Le budget que je vous présente est un budget d’exigence.
- C’est l’exigence de la lutte contre le chômage.
- L’exigence de faire beaucoup mieux avec à peu près autant.
- L’exigence de répondre efficacement à l’urgence du moment.

Exigence donc dans 3 domaines :
- Exigence d’abord à l’égard des demandeurs d’emploi. La recherche d’emploi doit être effective, évaluée et accompagnée.
- Exigence, ensuite à l’égard du service public de l’emploi, qui doit faire plus et mieux.
- Exigence, enfin à l’égard des entreprises pour lesquelles nous avons fait de grands efforts – ce budget en porte la marque. Elles doivent prendre leur part dans la bataille pour l’emploi.

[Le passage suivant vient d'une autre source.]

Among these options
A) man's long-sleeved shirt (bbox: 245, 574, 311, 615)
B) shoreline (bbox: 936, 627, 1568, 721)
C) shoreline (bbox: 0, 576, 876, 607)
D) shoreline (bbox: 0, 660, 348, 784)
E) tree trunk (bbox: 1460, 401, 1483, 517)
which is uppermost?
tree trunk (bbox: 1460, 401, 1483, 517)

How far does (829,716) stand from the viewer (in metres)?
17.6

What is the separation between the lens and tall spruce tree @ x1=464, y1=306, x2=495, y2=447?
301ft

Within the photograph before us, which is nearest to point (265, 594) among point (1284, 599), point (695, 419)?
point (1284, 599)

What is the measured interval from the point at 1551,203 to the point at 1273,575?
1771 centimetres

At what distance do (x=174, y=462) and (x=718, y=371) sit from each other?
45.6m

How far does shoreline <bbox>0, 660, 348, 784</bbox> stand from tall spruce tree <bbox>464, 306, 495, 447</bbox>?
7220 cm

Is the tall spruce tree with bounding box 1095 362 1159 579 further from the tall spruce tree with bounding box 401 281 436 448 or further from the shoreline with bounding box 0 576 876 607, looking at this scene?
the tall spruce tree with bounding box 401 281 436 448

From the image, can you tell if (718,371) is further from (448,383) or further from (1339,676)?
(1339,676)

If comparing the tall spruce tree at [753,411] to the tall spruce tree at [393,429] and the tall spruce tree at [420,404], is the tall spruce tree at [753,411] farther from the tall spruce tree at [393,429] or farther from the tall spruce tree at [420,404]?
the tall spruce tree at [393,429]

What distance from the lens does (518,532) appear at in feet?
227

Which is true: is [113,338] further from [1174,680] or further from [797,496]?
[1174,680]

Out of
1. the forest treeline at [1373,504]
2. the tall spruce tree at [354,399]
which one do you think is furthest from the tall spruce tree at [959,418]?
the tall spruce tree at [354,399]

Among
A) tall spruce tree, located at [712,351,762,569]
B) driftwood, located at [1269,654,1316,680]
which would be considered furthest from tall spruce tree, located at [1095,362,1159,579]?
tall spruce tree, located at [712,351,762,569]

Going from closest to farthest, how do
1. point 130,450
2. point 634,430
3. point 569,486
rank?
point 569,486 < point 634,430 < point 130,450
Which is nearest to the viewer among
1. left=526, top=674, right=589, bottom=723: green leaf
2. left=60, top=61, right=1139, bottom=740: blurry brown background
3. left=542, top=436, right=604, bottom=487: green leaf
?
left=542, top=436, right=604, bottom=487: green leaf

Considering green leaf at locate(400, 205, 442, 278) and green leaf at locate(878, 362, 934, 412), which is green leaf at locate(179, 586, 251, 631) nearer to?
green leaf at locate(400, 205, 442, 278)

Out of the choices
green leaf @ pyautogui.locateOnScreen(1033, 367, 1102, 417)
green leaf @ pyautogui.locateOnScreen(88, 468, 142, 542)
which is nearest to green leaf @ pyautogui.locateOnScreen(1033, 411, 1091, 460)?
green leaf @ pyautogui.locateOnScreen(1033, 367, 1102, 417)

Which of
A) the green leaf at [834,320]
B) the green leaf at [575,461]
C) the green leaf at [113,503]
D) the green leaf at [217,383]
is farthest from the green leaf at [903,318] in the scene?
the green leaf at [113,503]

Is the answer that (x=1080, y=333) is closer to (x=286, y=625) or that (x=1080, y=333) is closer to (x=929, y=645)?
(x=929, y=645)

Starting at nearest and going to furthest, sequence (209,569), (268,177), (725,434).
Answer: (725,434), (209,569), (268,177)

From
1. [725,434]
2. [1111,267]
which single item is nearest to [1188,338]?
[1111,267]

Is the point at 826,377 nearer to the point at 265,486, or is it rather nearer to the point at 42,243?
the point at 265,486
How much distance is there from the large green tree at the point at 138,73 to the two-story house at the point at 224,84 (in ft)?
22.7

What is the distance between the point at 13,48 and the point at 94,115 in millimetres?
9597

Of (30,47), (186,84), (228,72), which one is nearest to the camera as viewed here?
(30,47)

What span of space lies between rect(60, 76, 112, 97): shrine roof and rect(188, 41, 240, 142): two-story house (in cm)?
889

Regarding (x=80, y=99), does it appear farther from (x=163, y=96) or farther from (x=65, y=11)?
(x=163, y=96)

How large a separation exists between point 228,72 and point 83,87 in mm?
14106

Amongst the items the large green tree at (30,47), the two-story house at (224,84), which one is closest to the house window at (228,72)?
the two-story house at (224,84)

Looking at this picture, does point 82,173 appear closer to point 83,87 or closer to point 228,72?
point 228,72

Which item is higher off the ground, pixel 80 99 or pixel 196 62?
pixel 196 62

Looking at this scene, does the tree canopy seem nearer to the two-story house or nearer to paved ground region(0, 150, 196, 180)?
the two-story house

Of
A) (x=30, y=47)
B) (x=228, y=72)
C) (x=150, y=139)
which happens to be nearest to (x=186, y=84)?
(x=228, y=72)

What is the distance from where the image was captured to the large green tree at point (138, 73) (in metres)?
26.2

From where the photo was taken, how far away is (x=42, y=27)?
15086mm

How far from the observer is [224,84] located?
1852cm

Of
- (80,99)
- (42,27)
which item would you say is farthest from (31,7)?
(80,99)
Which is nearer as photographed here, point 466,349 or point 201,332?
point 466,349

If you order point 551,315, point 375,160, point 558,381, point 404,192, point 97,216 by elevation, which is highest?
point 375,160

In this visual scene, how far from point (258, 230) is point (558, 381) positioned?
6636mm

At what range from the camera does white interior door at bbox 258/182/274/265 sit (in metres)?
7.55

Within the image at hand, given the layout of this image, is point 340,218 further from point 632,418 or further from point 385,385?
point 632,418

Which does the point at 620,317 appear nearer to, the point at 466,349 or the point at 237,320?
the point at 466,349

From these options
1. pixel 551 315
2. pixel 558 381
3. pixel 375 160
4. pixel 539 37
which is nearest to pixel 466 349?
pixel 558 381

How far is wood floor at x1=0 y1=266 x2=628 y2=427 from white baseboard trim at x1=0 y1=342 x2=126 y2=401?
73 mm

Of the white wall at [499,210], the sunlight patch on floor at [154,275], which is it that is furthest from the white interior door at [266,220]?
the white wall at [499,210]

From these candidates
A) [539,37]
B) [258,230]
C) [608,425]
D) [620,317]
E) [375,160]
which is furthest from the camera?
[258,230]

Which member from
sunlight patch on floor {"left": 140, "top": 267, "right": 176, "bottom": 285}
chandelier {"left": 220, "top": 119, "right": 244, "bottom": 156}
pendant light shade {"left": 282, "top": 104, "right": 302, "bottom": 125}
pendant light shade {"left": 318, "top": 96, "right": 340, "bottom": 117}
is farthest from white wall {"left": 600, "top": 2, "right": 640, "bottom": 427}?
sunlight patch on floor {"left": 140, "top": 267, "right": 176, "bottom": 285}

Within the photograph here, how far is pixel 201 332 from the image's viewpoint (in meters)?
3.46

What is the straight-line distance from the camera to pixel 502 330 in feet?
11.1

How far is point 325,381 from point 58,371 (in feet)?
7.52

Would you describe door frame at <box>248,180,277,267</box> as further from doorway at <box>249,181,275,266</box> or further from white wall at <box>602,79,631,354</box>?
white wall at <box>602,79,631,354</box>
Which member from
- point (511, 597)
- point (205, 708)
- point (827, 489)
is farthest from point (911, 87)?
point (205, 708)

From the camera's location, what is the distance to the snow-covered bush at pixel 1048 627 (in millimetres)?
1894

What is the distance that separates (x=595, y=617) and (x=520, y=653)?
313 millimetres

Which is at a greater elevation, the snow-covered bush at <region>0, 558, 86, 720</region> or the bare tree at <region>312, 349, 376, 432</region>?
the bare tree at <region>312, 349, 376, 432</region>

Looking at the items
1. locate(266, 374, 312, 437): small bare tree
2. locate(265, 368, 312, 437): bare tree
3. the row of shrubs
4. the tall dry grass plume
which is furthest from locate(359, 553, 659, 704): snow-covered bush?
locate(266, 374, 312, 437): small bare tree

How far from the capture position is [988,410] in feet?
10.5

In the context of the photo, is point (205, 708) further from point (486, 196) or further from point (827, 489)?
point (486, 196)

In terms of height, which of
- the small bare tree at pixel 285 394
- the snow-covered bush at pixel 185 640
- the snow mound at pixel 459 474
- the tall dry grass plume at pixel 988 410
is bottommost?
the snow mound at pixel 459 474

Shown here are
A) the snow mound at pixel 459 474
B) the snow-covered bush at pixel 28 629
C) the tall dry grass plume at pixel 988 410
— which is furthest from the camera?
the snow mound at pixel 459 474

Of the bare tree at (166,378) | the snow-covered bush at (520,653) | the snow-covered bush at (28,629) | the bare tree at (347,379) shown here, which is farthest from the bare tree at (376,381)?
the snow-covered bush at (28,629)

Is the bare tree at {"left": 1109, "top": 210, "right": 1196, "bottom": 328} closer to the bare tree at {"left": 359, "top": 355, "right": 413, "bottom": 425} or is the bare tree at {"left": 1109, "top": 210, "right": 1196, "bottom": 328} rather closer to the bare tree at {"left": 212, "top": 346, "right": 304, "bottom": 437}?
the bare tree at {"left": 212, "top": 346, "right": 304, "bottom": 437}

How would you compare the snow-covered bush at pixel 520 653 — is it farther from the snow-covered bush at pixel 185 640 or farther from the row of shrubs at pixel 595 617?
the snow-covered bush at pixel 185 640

Mais ce budget d’exigence est aussi un budget d’exception, car un budget globalement stable (affecté par une légère baisse de 3%) dans un contexte de réduction importante de la dépense publique. A titre d’exemple, la subvention à Pôle emploi est inchangée, à 1,519 milliards d’euros.
C’est donc au final un budget d’engagement.
L’engagement politique du Président de la République et du Gouvernement qui confirme que la priorité, c’est l’emploi, dans la droite ligne de 2013 et 2014, durant lesquelles les autorisations d’engagement ont augmenté de 20% !
Mais un budget d’engagement, aussi parce qu’il nous engage à réussir.

Pour 2015, le budget de la politique du travail et de l’emploi s’établit à 11,1 milliards d’euros. C’est un gros effort quand l’Etat participe à hauteur de 19 Md€ à l’effort national de réduction des dépenses de 50 Md€. Or, dans ce contexte la part des dépenses pour l’emploi est stable au sein du budget de l’Etat.
Trois principes nous ont permis de le construire.
1. Améliorer notre intervention sans augmenter les moyens – c’est-à-dire être plus efficaces,
2. Faire en sorte que chaque euro employé soit un euro utile, et ce sans état d’âme, quitte à prendre des décisions difficiles,
3. Recentrer les moyens sur nos priorités, pour en sentir l’effet et tourner le dos au saupoudrage.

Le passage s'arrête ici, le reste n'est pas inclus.